Receiving Bad News
“A vast army is coming against you from Edom, from the other side of the sea. . . Alarmed, Jehoshaphat resolved to inquire of the LORD. . .” (2 Chron 20:2-3).
Have you ever had someone bring you really bad news? It was so bad that when you heard it your stomach immediately became upset. You went into a crisis mode. I once received a letter that brought such fear upon me I could hardly stand up.
This was the situation for King Jehoshaphat. He had just been informed that his country was going to be attacked by an army much larger than his. However, instead of panicking, he immediately turned to the Lord by calling for a time of a fasting and prayer. The people from every town in Judah responded.
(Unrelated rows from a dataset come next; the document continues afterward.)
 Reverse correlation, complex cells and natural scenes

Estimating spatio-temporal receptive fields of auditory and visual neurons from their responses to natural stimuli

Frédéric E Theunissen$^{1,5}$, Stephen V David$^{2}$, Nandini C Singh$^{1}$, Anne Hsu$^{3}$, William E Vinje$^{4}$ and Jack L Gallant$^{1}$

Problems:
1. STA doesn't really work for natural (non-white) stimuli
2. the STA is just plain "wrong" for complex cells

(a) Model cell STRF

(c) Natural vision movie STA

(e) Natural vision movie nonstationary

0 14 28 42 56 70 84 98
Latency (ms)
King Jehoshaphat prayed and reminded God of His promise to Israel. Then he asked God for strategy. “For we have no power to face this vast army that is attacking us. We do not know what to do, but our eyes are upon you.” At the end of his prayer it says they waited on God’s answer. It came through the prophet, Jahaziel son of Zechariah. He said, “Listen, King Jehoshaphat and all who live in Judah and Jerusalem! This is what the LORD says to you: ‘Do not be afraid or discouraged because of this vast army. For the battle is not yours, but God’s'” (2 Chron 20:15-16).
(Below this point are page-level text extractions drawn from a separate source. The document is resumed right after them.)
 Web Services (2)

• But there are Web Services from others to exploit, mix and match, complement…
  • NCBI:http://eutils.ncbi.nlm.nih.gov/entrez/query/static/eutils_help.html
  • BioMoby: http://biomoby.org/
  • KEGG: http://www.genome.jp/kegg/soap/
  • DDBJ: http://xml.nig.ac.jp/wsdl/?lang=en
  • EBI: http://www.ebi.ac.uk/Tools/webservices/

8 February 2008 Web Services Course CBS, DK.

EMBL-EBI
God supernaturally wiped out their enemies that day. They didn’t even have to fight. God caused the enemy to fight themselves. However, the one thing they did do that began the ambush was when they began to praise God on the battlefield. “As they began to sing and praise, the LORD set ambushes against the men of Ammon and Moab and Mount Seir who were invading Judah, and they were defeated” (2 Chron 20:22-23).
Jehoshaphat immediately did four things in response to bad news. He called for prayer, he called for fasting, he asked for God’s strategy, and he began his battle by praising God in the midst of the battle.
Maybe you’ve just gotten some bad news. If so, follow the example of Jehoshaphat. Pray. Fast. Ask. Praise.